» **Stored data**
--- --- ---
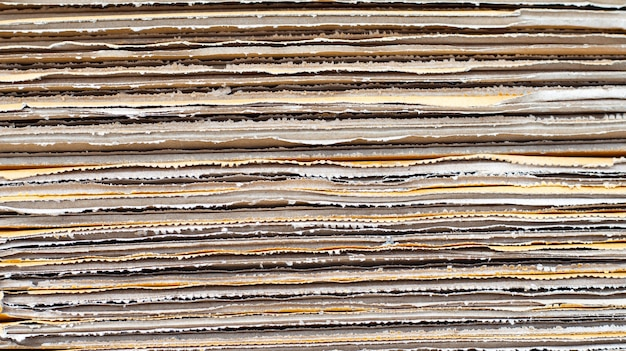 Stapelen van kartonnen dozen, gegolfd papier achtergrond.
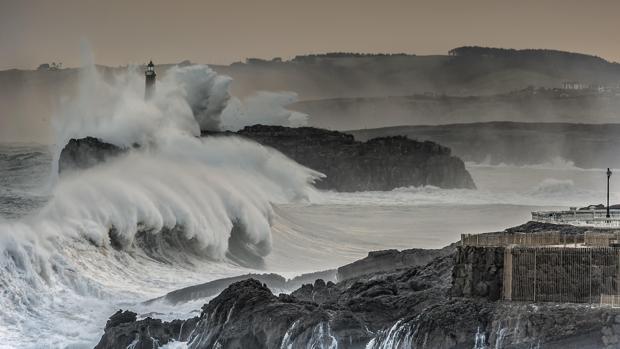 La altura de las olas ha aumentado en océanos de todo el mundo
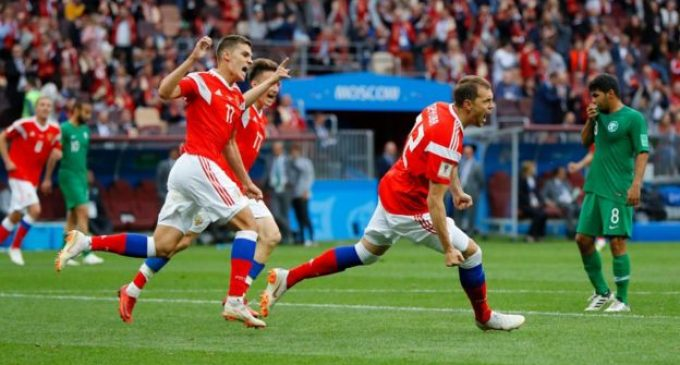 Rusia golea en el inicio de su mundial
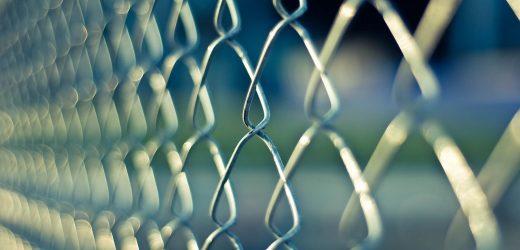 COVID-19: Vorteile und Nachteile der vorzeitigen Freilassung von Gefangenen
--- --- ---
» **Your task**
Give the listing again word for word. Skip every image.

» **Response below**
 Stapelen van kartonnen dozen, gegolfd papier achtergrond.
 La altura de las olas ha aumentado en océanos de todo el mundo
 Rusia golea en el inicio de su mundial
 COVID-19: Vorteile und Nachteile der vorzeitigen Freilassung von Gefangenen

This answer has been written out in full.